▶ [RECORDS FOR PROCESSING]
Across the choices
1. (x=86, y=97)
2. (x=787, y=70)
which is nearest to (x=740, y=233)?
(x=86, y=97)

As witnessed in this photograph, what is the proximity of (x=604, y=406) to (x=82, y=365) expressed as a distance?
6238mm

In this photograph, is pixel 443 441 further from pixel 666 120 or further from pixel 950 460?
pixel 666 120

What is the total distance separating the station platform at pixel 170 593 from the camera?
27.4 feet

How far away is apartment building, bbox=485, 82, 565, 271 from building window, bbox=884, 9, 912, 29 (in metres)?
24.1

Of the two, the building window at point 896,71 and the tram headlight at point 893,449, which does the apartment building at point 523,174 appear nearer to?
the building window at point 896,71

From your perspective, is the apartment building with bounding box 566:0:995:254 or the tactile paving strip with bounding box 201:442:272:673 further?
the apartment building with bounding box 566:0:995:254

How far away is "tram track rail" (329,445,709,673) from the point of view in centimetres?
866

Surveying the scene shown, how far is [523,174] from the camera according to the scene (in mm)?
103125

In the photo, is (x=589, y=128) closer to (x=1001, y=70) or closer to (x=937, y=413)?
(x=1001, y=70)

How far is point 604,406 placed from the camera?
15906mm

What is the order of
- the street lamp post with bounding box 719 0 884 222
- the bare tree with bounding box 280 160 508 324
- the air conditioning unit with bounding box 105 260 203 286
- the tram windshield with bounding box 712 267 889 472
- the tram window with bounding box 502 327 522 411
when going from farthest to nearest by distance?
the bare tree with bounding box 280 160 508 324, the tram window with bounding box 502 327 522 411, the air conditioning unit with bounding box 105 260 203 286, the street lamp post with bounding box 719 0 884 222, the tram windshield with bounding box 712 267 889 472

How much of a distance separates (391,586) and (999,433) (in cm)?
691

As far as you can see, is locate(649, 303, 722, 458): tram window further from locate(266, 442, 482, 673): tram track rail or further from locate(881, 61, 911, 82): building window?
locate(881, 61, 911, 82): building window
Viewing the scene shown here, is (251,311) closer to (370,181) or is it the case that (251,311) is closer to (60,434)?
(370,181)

==

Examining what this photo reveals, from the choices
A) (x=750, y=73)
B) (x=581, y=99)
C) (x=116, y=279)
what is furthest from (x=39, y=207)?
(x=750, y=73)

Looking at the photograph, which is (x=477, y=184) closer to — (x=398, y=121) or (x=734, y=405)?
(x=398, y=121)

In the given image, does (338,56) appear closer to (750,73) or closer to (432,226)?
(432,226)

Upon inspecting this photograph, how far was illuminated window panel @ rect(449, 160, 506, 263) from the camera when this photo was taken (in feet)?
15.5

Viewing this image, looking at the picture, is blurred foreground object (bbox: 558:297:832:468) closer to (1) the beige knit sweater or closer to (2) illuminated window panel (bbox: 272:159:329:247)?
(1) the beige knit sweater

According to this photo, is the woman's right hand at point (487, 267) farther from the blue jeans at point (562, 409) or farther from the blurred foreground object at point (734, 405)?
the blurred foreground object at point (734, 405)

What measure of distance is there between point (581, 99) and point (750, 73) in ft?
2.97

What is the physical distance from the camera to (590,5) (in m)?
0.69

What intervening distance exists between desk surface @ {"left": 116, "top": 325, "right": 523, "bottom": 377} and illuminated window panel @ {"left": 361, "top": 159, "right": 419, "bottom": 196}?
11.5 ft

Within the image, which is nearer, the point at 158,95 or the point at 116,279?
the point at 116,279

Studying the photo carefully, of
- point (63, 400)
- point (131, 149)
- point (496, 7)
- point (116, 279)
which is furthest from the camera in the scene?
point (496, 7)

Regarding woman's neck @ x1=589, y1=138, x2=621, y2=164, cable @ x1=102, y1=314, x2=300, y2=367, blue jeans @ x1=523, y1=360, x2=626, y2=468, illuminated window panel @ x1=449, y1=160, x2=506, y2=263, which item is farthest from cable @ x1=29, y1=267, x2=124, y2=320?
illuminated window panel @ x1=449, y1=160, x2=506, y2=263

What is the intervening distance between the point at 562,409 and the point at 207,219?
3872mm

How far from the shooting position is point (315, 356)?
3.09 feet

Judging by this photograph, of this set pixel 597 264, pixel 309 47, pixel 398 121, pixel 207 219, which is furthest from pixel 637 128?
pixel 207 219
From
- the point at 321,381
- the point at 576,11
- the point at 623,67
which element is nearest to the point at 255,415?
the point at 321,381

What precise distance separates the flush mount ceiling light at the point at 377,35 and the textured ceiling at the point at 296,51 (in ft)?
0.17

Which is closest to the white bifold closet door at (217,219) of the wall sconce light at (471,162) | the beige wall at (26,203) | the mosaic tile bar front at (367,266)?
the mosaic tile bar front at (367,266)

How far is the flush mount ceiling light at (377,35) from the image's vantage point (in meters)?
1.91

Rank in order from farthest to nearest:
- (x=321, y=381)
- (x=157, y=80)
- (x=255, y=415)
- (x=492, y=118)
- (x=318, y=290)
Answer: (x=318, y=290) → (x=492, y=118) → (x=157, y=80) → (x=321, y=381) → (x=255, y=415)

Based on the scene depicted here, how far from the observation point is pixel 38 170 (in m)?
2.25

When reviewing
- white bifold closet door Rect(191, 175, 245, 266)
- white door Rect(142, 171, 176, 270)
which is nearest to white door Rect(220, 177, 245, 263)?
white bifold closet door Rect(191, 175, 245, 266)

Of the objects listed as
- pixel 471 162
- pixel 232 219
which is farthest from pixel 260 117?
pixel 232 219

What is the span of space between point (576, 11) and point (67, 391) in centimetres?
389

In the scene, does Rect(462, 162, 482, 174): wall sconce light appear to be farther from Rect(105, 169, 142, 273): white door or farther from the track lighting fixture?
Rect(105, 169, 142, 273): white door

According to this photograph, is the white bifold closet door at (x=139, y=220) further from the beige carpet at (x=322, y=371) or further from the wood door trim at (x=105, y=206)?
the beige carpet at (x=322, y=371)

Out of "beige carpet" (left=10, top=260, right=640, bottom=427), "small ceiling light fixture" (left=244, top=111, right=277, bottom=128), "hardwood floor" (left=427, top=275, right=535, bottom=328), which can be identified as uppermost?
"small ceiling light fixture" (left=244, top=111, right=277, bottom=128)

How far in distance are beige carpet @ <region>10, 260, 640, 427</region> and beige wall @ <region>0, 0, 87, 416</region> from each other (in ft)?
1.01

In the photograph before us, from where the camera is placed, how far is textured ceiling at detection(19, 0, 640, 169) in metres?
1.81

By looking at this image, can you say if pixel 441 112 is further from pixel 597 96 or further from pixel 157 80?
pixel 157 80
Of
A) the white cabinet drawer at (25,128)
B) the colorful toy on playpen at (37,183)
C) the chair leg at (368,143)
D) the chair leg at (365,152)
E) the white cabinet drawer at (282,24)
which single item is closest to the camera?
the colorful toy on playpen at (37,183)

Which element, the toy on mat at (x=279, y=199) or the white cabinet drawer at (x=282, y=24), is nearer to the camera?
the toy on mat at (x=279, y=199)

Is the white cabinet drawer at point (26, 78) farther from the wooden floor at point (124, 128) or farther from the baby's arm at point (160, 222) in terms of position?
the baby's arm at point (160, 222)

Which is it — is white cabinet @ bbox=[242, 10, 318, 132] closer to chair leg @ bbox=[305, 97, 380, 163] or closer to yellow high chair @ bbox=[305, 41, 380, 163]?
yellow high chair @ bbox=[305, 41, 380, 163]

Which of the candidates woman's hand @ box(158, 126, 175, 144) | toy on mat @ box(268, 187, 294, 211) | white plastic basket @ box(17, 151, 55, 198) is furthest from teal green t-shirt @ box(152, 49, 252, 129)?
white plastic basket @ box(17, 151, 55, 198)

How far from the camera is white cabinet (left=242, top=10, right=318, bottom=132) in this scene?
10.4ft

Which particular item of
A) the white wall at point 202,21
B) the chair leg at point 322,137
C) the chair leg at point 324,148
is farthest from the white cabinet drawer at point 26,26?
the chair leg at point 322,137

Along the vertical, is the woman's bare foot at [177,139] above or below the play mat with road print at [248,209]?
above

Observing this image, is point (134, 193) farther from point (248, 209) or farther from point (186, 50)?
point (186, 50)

▶ [TASK BRIEF] Show each line of the listing that contains the word "closest", copying it in full.

▶ [PROBLEM SOLUTION]
Which is closest to the white bifold closet door at (217,219) of the wall sconce light at (471,162) | the beige wall at (26,203) | the mosaic tile bar front at (367,266)?
which single item is closest to the camera?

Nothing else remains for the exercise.